В разговоре со мной Горбачев особо подчеркнул, что перестройка означает качественный перелом и во внешней политике. Кое в чем мы убедились. Джордж Кеннан, большой знаток американо-русских отношений, был готов поставить свою подпись под заявлением, что «гнилой радикализм сталинского угнетения» принадлежит прошлому и существует возможность значительно облегчить межгосударственное сотрудничество. Я хотел бы, чтобы профессор из Принстона оказался прав.
Мрачная тень Мао
Высокомерным европейцам и американцам необходимо как можно чаще напоминать, что большинство людей живет в Азии: к началу следующего тысячелетия их там будет 3,6 из 6,1 миллиарда. Также в Тихоокеанском регионе Восточной Азии к 2000 году будет производиться 50 процентов мирового валового социального продукта. Хотя мне не везло с планированием моих путешествий в Азию и от многих из них пришлось отказаться, я на собственном опыте убедился в том, что изменения не везде бывают одинаковыми, а Азия меняет свой облик с головокружительной быстротой.
Я не испытываю чувства неполноценности, и меня скорее забавляет, когда ярые поборники всего американского угрожают тем, что США могут отдать свои симпатии с Атлантики на Тихий океан. Проявление любви к более деловитым азиатам? Это вряд ли можно принимать всерьез. Некоторые «игроки» уже убедились, что нет смысла разыгрывать «китайскую карту». Но было бы также неразумно недооценивать развитие событий на Среднем и Дальнем Востоке. Следовательно, необходимо принять к сведению, что, судя по всему, Китай и Индия к середине следующего столетия будут иметь по полтора миллиарда жителей. Или, иначе говоря, в каждой из этих двух стран будут жить примерно столько же людей, сколько их жило в начале столетия во всем мире. Индии и Китаю за последние два десятилетия удалось создать промышленную базу и значительно поднять производство продуктов питания. Существует ли возможность в течение нескольких десятилетий еще раз удвоить урожаи? Одни из самых образованных ученых мира Джером Визнер, изобретатель радара и долголетний директор Массачусетского технологического института, обезоружил меня в 1988 году своим пессимистическим признанием: у него в голове есть решение для любой мировой проблемы, кроме проблемы прироста населения.

__Строки__
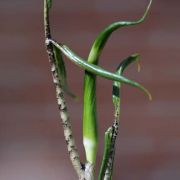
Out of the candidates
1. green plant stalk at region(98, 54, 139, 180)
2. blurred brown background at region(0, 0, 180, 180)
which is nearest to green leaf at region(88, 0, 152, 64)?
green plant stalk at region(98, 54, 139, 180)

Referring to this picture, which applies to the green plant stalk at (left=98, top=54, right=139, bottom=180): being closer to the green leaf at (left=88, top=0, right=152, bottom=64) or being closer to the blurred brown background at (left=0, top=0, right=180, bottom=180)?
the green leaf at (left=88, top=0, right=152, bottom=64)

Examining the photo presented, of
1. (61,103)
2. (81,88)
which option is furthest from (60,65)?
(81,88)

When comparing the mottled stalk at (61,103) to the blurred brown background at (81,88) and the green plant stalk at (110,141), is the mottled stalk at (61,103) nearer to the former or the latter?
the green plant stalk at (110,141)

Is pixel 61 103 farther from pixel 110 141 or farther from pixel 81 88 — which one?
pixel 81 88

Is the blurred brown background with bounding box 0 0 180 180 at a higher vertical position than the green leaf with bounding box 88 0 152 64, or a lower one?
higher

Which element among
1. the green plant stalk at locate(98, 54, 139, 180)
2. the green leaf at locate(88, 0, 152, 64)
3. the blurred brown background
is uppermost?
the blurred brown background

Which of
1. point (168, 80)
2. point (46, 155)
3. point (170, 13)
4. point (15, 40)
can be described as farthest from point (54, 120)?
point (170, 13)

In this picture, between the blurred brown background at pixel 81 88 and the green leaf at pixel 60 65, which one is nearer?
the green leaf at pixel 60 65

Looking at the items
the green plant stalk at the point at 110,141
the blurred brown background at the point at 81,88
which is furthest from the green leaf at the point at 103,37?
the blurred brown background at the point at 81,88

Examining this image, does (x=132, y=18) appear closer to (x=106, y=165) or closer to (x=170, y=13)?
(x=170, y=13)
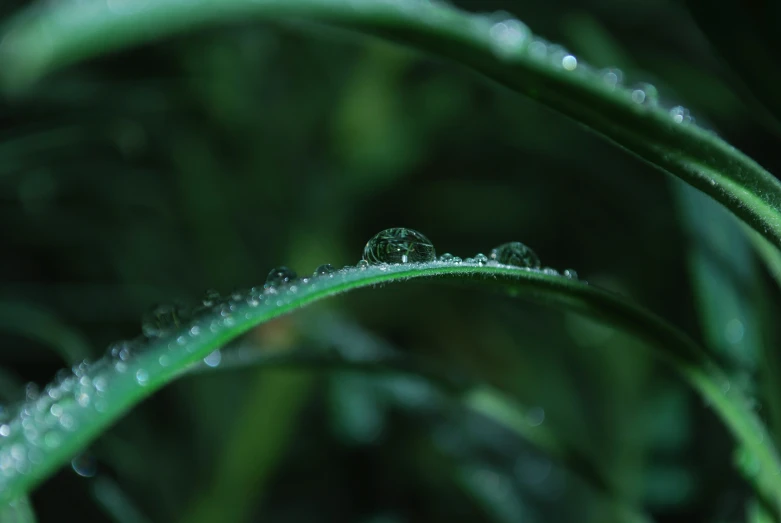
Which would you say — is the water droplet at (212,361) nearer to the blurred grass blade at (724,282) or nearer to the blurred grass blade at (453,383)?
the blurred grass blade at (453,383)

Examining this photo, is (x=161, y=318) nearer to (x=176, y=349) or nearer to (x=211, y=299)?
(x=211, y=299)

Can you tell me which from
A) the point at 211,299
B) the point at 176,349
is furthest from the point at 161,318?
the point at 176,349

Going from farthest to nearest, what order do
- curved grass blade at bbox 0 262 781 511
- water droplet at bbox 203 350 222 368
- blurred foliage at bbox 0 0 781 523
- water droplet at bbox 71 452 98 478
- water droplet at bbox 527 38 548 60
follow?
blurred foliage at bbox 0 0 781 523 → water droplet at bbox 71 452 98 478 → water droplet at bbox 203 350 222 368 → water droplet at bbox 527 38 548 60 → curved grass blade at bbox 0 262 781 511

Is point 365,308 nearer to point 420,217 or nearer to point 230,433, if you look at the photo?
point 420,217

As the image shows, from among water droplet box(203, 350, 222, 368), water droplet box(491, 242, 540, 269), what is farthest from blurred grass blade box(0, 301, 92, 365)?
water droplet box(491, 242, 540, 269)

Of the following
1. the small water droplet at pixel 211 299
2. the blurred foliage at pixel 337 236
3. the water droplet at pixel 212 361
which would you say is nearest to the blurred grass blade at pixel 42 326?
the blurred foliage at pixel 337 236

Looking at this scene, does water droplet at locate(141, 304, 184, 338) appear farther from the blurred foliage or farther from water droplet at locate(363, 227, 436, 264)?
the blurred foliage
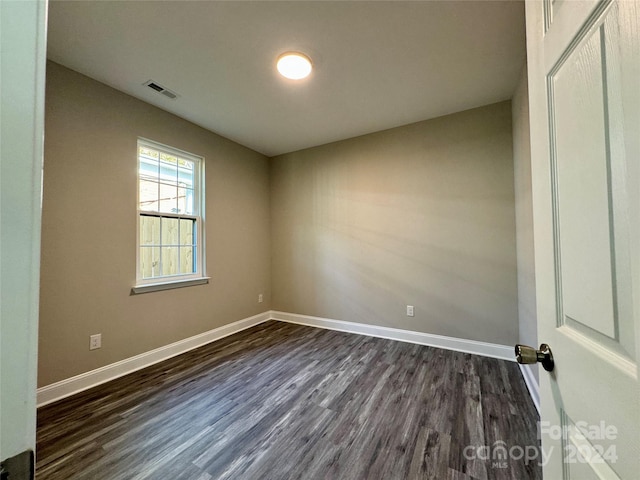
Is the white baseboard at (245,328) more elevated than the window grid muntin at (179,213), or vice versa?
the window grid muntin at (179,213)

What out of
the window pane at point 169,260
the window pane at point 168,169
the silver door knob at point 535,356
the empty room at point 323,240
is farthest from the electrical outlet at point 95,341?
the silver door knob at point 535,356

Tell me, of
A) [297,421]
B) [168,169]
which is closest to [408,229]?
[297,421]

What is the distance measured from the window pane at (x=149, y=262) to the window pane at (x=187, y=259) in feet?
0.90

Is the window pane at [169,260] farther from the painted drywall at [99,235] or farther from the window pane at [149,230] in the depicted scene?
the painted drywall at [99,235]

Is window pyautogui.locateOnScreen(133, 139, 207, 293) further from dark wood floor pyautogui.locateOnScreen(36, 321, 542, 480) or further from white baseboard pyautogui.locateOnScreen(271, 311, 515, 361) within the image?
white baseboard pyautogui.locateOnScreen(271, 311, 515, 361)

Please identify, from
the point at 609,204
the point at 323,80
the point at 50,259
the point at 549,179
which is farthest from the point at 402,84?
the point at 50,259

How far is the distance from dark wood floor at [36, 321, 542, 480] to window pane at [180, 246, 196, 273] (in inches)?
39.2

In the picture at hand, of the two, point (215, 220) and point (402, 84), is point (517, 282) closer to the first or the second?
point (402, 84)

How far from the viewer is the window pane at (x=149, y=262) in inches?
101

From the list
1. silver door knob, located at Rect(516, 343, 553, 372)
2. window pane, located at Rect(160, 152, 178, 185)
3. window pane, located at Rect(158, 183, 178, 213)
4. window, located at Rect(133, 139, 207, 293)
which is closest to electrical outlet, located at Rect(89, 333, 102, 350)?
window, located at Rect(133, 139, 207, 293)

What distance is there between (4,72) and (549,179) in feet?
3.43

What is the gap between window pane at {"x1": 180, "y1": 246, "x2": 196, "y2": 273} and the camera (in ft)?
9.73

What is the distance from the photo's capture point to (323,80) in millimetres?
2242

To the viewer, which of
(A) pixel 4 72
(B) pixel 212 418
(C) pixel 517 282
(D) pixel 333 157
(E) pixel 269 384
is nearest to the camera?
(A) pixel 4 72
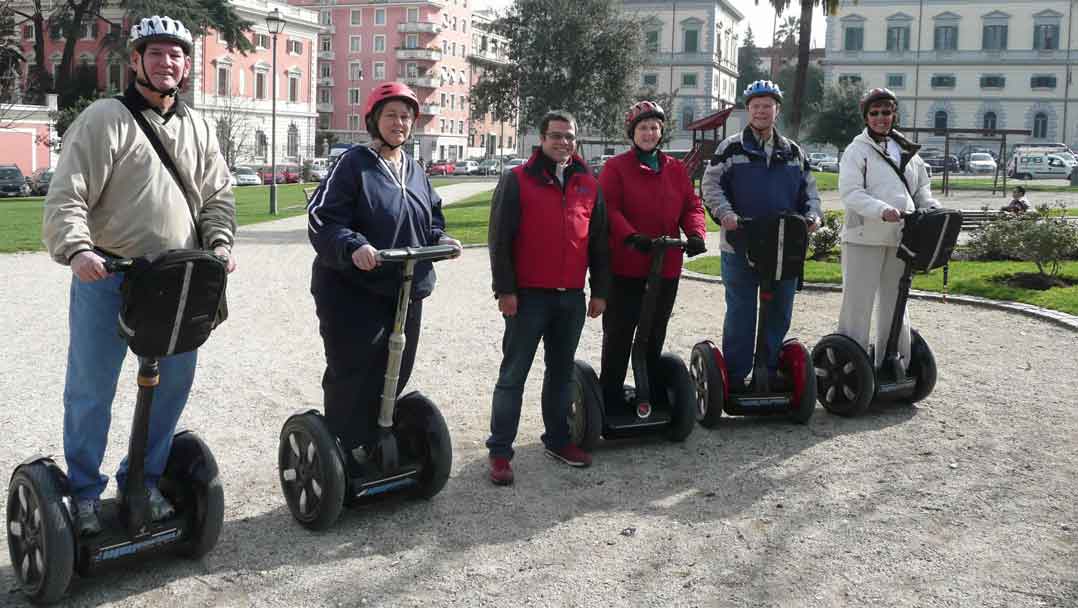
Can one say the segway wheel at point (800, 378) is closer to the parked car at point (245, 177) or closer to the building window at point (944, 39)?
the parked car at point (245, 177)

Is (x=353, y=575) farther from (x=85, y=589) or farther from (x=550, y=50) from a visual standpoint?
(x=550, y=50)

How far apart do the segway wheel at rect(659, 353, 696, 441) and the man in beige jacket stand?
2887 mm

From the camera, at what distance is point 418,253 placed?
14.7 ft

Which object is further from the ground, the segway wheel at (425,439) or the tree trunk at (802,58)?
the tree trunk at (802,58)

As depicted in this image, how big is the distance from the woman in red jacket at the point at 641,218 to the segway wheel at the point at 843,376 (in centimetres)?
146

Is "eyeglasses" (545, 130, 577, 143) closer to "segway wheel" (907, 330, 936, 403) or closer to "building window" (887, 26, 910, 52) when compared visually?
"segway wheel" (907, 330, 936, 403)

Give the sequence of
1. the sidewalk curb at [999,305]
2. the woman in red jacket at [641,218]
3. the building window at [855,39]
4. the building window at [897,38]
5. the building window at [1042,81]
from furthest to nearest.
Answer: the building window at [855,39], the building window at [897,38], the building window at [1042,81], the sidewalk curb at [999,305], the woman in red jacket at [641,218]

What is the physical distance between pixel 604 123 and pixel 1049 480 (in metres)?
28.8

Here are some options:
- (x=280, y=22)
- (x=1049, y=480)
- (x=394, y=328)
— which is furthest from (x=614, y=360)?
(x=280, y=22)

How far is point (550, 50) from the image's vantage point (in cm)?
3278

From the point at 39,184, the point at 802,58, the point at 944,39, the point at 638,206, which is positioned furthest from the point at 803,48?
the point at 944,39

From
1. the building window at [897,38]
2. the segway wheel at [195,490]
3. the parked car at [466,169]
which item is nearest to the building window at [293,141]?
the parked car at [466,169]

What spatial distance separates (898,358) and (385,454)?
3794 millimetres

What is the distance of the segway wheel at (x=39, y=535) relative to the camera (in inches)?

__Письменное задание__
Напечатайте целиком текст о перестройке и об Азии, не меняя в нём ни одного слова и ни одного знака.

__Выполненное задание__
В разговоре со мной Горбачев особо подчеркнул, что перестройка означает качественный перелом и во внешней политике. Кое в чем мы убедились. Джордж Кеннан, большой знаток американо-русских отношений, был готов поставить свою подпись под заявлением, что «гнилой радикализм сталинского угнетения» принадлежит прошлому и существует возможность значительно облегчить межгосударственное сотрудничество. Я хотел бы, чтобы профессор из Принстона оказался прав.
Мрачная тень Мао
Высокомерным европейцам и американцам необходимо как можно чаще напоминать, что большинство людей живет в Азии: к началу следующего тысячелетия их там будет 3,6 из 6,1 миллиарда. Также в Тихоокеанском регионе Восточной Азии к 2000 году будет производиться 50 процентов мирового валового социального продукта. Хотя мне не везло с планированием моих путешествий в Азию и от многих из них пришлось отказаться, я на собственном опыте убедился в том, что изменения не везде бывают одинаковыми, а Азия меняет свой облик с головокружительной быстротой.
Я не испытываю чувства неполноценности, и меня скорее забавляет, когда ярые поборники всего американского угрожают тем, что США могут отдать свои симпатии с Атлантики на Тихий океан. Проявление любви к более деловитым азиатам? Это вряд ли можно принимать всерьез. Некоторые «игроки» уже убедились, что нет смысла разыгрывать «китайскую карту». Но было бы также неразумно недооценивать развитие событий на Среднем и Дальнем Востоке. Следовательно, необходимо принять к сведению, что, судя по всему, Китай и Индия к середине следующего столетия будут иметь по полтора миллиарда жителей. Или, иначе говоря, в каждой из этих двух стран будут жить примерно столько же людей, сколько их жило в начале столетия во всем мире. Индии и Китаю за последние два десятилетия удалось создать промышленную базу и значительно поднять производство продуктов питания. Существует ли возможность в течение нескольких десятилетий еще раз удвоить урожаи? Одни из самых образованных ученых мира Джером Визнер, изобретатель радара и долголетний директор Массачусетского технологического института, обезоружил меня в 1988 году своим пессимистическим признанием: у него в голове есть решение для любой мировой проблемы, кроме проблемы прироста населения.